A good friend got in touch this week and asked me to recommend a book for a family member of his who is in a History book club. The idea was that his good friend the historian could recommend something really interesting. “They have done quite a bit of memoir recently so perhaps break away from that”, I was informed.
Well. Here is the problem. I am not just an historian, in the sense that anyone who writes about the past might consider themselves, often with some justification. I have a degree in this, and I teach it. That means there is a very real danger that I will recommend something unique in its approach, original in its methodology and intriguing in the structure of its arguments and selection of attendant detail. A book that no person in his or her right mind would read in their spare time, basically. Certainly not a good idea for a book club, least of all after these people came up with the supposedly good idea of asking a professional to get something really exciting for their next discussion.

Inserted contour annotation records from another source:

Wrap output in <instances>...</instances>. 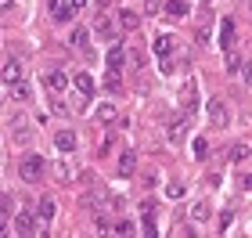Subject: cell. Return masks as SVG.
<instances>
[{
    "label": "cell",
    "mask_w": 252,
    "mask_h": 238,
    "mask_svg": "<svg viewBox=\"0 0 252 238\" xmlns=\"http://www.w3.org/2000/svg\"><path fill=\"white\" fill-rule=\"evenodd\" d=\"M7 90H11L18 101H29V83H15V87H7Z\"/></svg>",
    "instance_id": "27"
},
{
    "label": "cell",
    "mask_w": 252,
    "mask_h": 238,
    "mask_svg": "<svg viewBox=\"0 0 252 238\" xmlns=\"http://www.w3.org/2000/svg\"><path fill=\"white\" fill-rule=\"evenodd\" d=\"M72 7H76V11H83V7H87V0H72Z\"/></svg>",
    "instance_id": "36"
},
{
    "label": "cell",
    "mask_w": 252,
    "mask_h": 238,
    "mask_svg": "<svg viewBox=\"0 0 252 238\" xmlns=\"http://www.w3.org/2000/svg\"><path fill=\"white\" fill-rule=\"evenodd\" d=\"M54 166H58V177L62 180H72L76 173H72V166H68V163H54Z\"/></svg>",
    "instance_id": "30"
},
{
    "label": "cell",
    "mask_w": 252,
    "mask_h": 238,
    "mask_svg": "<svg viewBox=\"0 0 252 238\" xmlns=\"http://www.w3.org/2000/svg\"><path fill=\"white\" fill-rule=\"evenodd\" d=\"M242 76H245V83L252 87V65H245V69H242Z\"/></svg>",
    "instance_id": "35"
},
{
    "label": "cell",
    "mask_w": 252,
    "mask_h": 238,
    "mask_svg": "<svg viewBox=\"0 0 252 238\" xmlns=\"http://www.w3.org/2000/svg\"><path fill=\"white\" fill-rule=\"evenodd\" d=\"M101 87H105L108 94H119V90H123V76H119V69H108V76L101 79Z\"/></svg>",
    "instance_id": "16"
},
{
    "label": "cell",
    "mask_w": 252,
    "mask_h": 238,
    "mask_svg": "<svg viewBox=\"0 0 252 238\" xmlns=\"http://www.w3.org/2000/svg\"><path fill=\"white\" fill-rule=\"evenodd\" d=\"M54 144H58L62 152H72L76 148V134L72 130H58V134H54Z\"/></svg>",
    "instance_id": "18"
},
{
    "label": "cell",
    "mask_w": 252,
    "mask_h": 238,
    "mask_svg": "<svg viewBox=\"0 0 252 238\" xmlns=\"http://www.w3.org/2000/svg\"><path fill=\"white\" fill-rule=\"evenodd\" d=\"M249 159V144H234L231 148V163H245Z\"/></svg>",
    "instance_id": "24"
},
{
    "label": "cell",
    "mask_w": 252,
    "mask_h": 238,
    "mask_svg": "<svg viewBox=\"0 0 252 238\" xmlns=\"http://www.w3.org/2000/svg\"><path fill=\"white\" fill-rule=\"evenodd\" d=\"M68 43H72L76 51H83L87 43H90V29H83V26H76V29H72V36H68Z\"/></svg>",
    "instance_id": "19"
},
{
    "label": "cell",
    "mask_w": 252,
    "mask_h": 238,
    "mask_svg": "<svg viewBox=\"0 0 252 238\" xmlns=\"http://www.w3.org/2000/svg\"><path fill=\"white\" fill-rule=\"evenodd\" d=\"M36 224H40V217H32L29 209H22L18 217H15V231H18V235H36V231H40Z\"/></svg>",
    "instance_id": "7"
},
{
    "label": "cell",
    "mask_w": 252,
    "mask_h": 238,
    "mask_svg": "<svg viewBox=\"0 0 252 238\" xmlns=\"http://www.w3.org/2000/svg\"><path fill=\"white\" fill-rule=\"evenodd\" d=\"M220 47H223V51L234 47V18H223V22H220Z\"/></svg>",
    "instance_id": "13"
},
{
    "label": "cell",
    "mask_w": 252,
    "mask_h": 238,
    "mask_svg": "<svg viewBox=\"0 0 252 238\" xmlns=\"http://www.w3.org/2000/svg\"><path fill=\"white\" fill-rule=\"evenodd\" d=\"M223 54H227V72H242V69H245V62H242V54H238L234 47H231V51H223Z\"/></svg>",
    "instance_id": "23"
},
{
    "label": "cell",
    "mask_w": 252,
    "mask_h": 238,
    "mask_svg": "<svg viewBox=\"0 0 252 238\" xmlns=\"http://www.w3.org/2000/svg\"><path fill=\"white\" fill-rule=\"evenodd\" d=\"M133 170H137V155H133V152H123V159H119V173L130 177Z\"/></svg>",
    "instance_id": "21"
},
{
    "label": "cell",
    "mask_w": 252,
    "mask_h": 238,
    "mask_svg": "<svg viewBox=\"0 0 252 238\" xmlns=\"http://www.w3.org/2000/svg\"><path fill=\"white\" fill-rule=\"evenodd\" d=\"M166 199H184V184H166Z\"/></svg>",
    "instance_id": "28"
},
{
    "label": "cell",
    "mask_w": 252,
    "mask_h": 238,
    "mask_svg": "<svg viewBox=\"0 0 252 238\" xmlns=\"http://www.w3.org/2000/svg\"><path fill=\"white\" fill-rule=\"evenodd\" d=\"M47 11H51V18H54V22H68V18L76 15L72 0H47Z\"/></svg>",
    "instance_id": "5"
},
{
    "label": "cell",
    "mask_w": 252,
    "mask_h": 238,
    "mask_svg": "<svg viewBox=\"0 0 252 238\" xmlns=\"http://www.w3.org/2000/svg\"><path fill=\"white\" fill-rule=\"evenodd\" d=\"M162 11H166L169 18H184V15H188V4H184V0H169Z\"/></svg>",
    "instance_id": "22"
},
{
    "label": "cell",
    "mask_w": 252,
    "mask_h": 238,
    "mask_svg": "<svg viewBox=\"0 0 252 238\" xmlns=\"http://www.w3.org/2000/svg\"><path fill=\"white\" fill-rule=\"evenodd\" d=\"M116 119H119V108L112 105V101H105V105H97V123H105V127H108V123H116Z\"/></svg>",
    "instance_id": "15"
},
{
    "label": "cell",
    "mask_w": 252,
    "mask_h": 238,
    "mask_svg": "<svg viewBox=\"0 0 252 238\" xmlns=\"http://www.w3.org/2000/svg\"><path fill=\"white\" fill-rule=\"evenodd\" d=\"M173 47H177V43L169 36H155V54H158V62H162V72L173 69Z\"/></svg>",
    "instance_id": "4"
},
{
    "label": "cell",
    "mask_w": 252,
    "mask_h": 238,
    "mask_svg": "<svg viewBox=\"0 0 252 238\" xmlns=\"http://www.w3.org/2000/svg\"><path fill=\"white\" fill-rule=\"evenodd\" d=\"M191 152H194V159H205V155H209V144H205L202 137H194V144H191Z\"/></svg>",
    "instance_id": "26"
},
{
    "label": "cell",
    "mask_w": 252,
    "mask_h": 238,
    "mask_svg": "<svg viewBox=\"0 0 252 238\" xmlns=\"http://www.w3.org/2000/svg\"><path fill=\"white\" fill-rule=\"evenodd\" d=\"M137 228H133V224L130 220H116V231H112V235H123V238H130Z\"/></svg>",
    "instance_id": "25"
},
{
    "label": "cell",
    "mask_w": 252,
    "mask_h": 238,
    "mask_svg": "<svg viewBox=\"0 0 252 238\" xmlns=\"http://www.w3.org/2000/svg\"><path fill=\"white\" fill-rule=\"evenodd\" d=\"M11 213H15V199L7 195H0V231H4V224H11Z\"/></svg>",
    "instance_id": "14"
},
{
    "label": "cell",
    "mask_w": 252,
    "mask_h": 238,
    "mask_svg": "<svg viewBox=\"0 0 252 238\" xmlns=\"http://www.w3.org/2000/svg\"><path fill=\"white\" fill-rule=\"evenodd\" d=\"M180 108L194 116V108H198V83L194 79H184V87H180Z\"/></svg>",
    "instance_id": "3"
},
{
    "label": "cell",
    "mask_w": 252,
    "mask_h": 238,
    "mask_svg": "<svg viewBox=\"0 0 252 238\" xmlns=\"http://www.w3.org/2000/svg\"><path fill=\"white\" fill-rule=\"evenodd\" d=\"M72 87H76V94L79 98H94V90H97V83H94V76H90V72H76L72 76Z\"/></svg>",
    "instance_id": "6"
},
{
    "label": "cell",
    "mask_w": 252,
    "mask_h": 238,
    "mask_svg": "<svg viewBox=\"0 0 252 238\" xmlns=\"http://www.w3.org/2000/svg\"><path fill=\"white\" fill-rule=\"evenodd\" d=\"M188 130H191V116H188V112H184V116H177L173 123H169V141H184L188 137Z\"/></svg>",
    "instance_id": "8"
},
{
    "label": "cell",
    "mask_w": 252,
    "mask_h": 238,
    "mask_svg": "<svg viewBox=\"0 0 252 238\" xmlns=\"http://www.w3.org/2000/svg\"><path fill=\"white\" fill-rule=\"evenodd\" d=\"M43 87H47L51 94H62V90L68 87V76H65L62 69H54V72H47V76H43Z\"/></svg>",
    "instance_id": "9"
},
{
    "label": "cell",
    "mask_w": 252,
    "mask_h": 238,
    "mask_svg": "<svg viewBox=\"0 0 252 238\" xmlns=\"http://www.w3.org/2000/svg\"><path fill=\"white\" fill-rule=\"evenodd\" d=\"M227 123H231V108H227V101L223 98H213L209 101V127L213 130H223Z\"/></svg>",
    "instance_id": "1"
},
{
    "label": "cell",
    "mask_w": 252,
    "mask_h": 238,
    "mask_svg": "<svg viewBox=\"0 0 252 238\" xmlns=\"http://www.w3.org/2000/svg\"><path fill=\"white\" fill-rule=\"evenodd\" d=\"M18 177L29 180V184H32V180H40V177H43V159H40V155H26V159L18 163Z\"/></svg>",
    "instance_id": "2"
},
{
    "label": "cell",
    "mask_w": 252,
    "mask_h": 238,
    "mask_svg": "<svg viewBox=\"0 0 252 238\" xmlns=\"http://www.w3.org/2000/svg\"><path fill=\"white\" fill-rule=\"evenodd\" d=\"M158 7H162V4H158V0H144V11H148V15H155Z\"/></svg>",
    "instance_id": "34"
},
{
    "label": "cell",
    "mask_w": 252,
    "mask_h": 238,
    "mask_svg": "<svg viewBox=\"0 0 252 238\" xmlns=\"http://www.w3.org/2000/svg\"><path fill=\"white\" fill-rule=\"evenodd\" d=\"M94 228H97L101 235H108V231H116V224H108V217H97V220H94Z\"/></svg>",
    "instance_id": "29"
},
{
    "label": "cell",
    "mask_w": 252,
    "mask_h": 238,
    "mask_svg": "<svg viewBox=\"0 0 252 238\" xmlns=\"http://www.w3.org/2000/svg\"><path fill=\"white\" fill-rule=\"evenodd\" d=\"M0 79H4V87L22 83V69H18V62H15V58H7V62H4V69H0Z\"/></svg>",
    "instance_id": "10"
},
{
    "label": "cell",
    "mask_w": 252,
    "mask_h": 238,
    "mask_svg": "<svg viewBox=\"0 0 252 238\" xmlns=\"http://www.w3.org/2000/svg\"><path fill=\"white\" fill-rule=\"evenodd\" d=\"M188 217H191L194 224H205V220H209V202H205V199H198V202L191 206V213H188Z\"/></svg>",
    "instance_id": "17"
},
{
    "label": "cell",
    "mask_w": 252,
    "mask_h": 238,
    "mask_svg": "<svg viewBox=\"0 0 252 238\" xmlns=\"http://www.w3.org/2000/svg\"><path fill=\"white\" fill-rule=\"evenodd\" d=\"M119 26L126 33H133L137 26H141V15H137V11H119Z\"/></svg>",
    "instance_id": "20"
},
{
    "label": "cell",
    "mask_w": 252,
    "mask_h": 238,
    "mask_svg": "<svg viewBox=\"0 0 252 238\" xmlns=\"http://www.w3.org/2000/svg\"><path fill=\"white\" fill-rule=\"evenodd\" d=\"M54 213H58L54 199H51V195H40V206H36V217H40V224H51V220H54Z\"/></svg>",
    "instance_id": "12"
},
{
    "label": "cell",
    "mask_w": 252,
    "mask_h": 238,
    "mask_svg": "<svg viewBox=\"0 0 252 238\" xmlns=\"http://www.w3.org/2000/svg\"><path fill=\"white\" fill-rule=\"evenodd\" d=\"M97 33H101V36H112V33H116V29L108 26V18H101V26H97Z\"/></svg>",
    "instance_id": "32"
},
{
    "label": "cell",
    "mask_w": 252,
    "mask_h": 238,
    "mask_svg": "<svg viewBox=\"0 0 252 238\" xmlns=\"http://www.w3.org/2000/svg\"><path fill=\"white\" fill-rule=\"evenodd\" d=\"M141 217H144V220L155 217V206H152V202H141Z\"/></svg>",
    "instance_id": "31"
},
{
    "label": "cell",
    "mask_w": 252,
    "mask_h": 238,
    "mask_svg": "<svg viewBox=\"0 0 252 238\" xmlns=\"http://www.w3.org/2000/svg\"><path fill=\"white\" fill-rule=\"evenodd\" d=\"M123 62H126V47H123V43H108L105 65H108V69H123Z\"/></svg>",
    "instance_id": "11"
},
{
    "label": "cell",
    "mask_w": 252,
    "mask_h": 238,
    "mask_svg": "<svg viewBox=\"0 0 252 238\" xmlns=\"http://www.w3.org/2000/svg\"><path fill=\"white\" fill-rule=\"evenodd\" d=\"M231 224H234V213H223V217H220V231H227Z\"/></svg>",
    "instance_id": "33"
}]
</instances>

So when my friend made the innocent request my mind immediately started turning over possibilities and rejecting them almost as quickly. There are a lot of different kinds of history books, from the aforementioned memoir and other first-hand accounts to “magisterial” works that purport to successfully embrace an entire concept, whether it be the development of fascism or World War II. People who write blurbs for books love the word “magisterial” and use it as soon as the book in question has reached enough pages to qualify, by the way. Every various approach to writing history creates its own specific reading experience. There are many history buffs out there who love the idea of cuddling up for the evening to work through pages three hundred to four hundred and two of a biography of Abraham Lincoln or Josef Stalin. I mention these two as the names popped into my head by the way; at least among history buffs I know, all large biographies are more or less created equal insofar as they deal with a prominent subject centrally involved in major historical events.
In graduate school we spend years decrying such “great man” history and generally proving ourselves worthy of being above such concerns. For us, a good book is one that demands note-taking throughout. You can forget that many people do not actually enjoy reading that way. People who like to read history books often enjoy reading memoirs or biographies in part because those genres have been home to writers with great skill not just at detecting and sharing an interesting narrative at the center of a historical event or series of events, but making that narrative a pleasure to read. The question of the miserable failure of historians to actually write books for the general public rather than between ten and fifteen tenured scholars is a big one that I might take a harder stab at another day, but I will say for now that it is hard to break the habits of my training. It is important, too, to remind oneself that history is interesting in its own right and is allowed to remain interesting after the kids have gone to bed or when you have got back from a very long day at work or when you simply have little over an hour left before exhaustion takes you. I do like reading the complex histories we spend graduate school reading and recommending to each other, but I am not confident I could say I spend my free time reading them.
We had a baby in May, and for a few weeks I dove straight into The World at War, the classic BBC documentary series on World War II featuring Laurence Olivier’s aggressively idiosyncratic pronunciation of words like “frontier.” When I got to the episode on 1930s Japan I could not help but express frustration at how much was skipped over or represented in a way that lent itself too easily to misunderstanding. It was only two thirds of the way through the episode that it dawned on me a scholar of Germany would have felt the same way about the episode on the Weimar Republic. It helped put things back in context a little. It would not be hard to put together an entire conference on what The World at War gets wrong, I’m sure, but has it really led me all that far astray? It is not a coincidence I suddenly found myself raiding my bookshelf for World War II books, I suspect. The end result is a good one.
So, back to the matter at hand. What book to pick? With a little more information (anything on modern Korea might be helpful) I chose to recommend Under the Loving Care of the Fatherly Leader, an interesting history of postwar North Korea, written not by an historian but by a journalist. Still, I am happy with the recommendation and I very much hope they like it. Author Bradley K. Martin works hard to present a clear picture of life inside North Korea under the Kim Il Sung and Kim Jong Il regimes. It’s fascinating stuff and a lot to chew over, with nary a quotation of Michel Foucault in sight.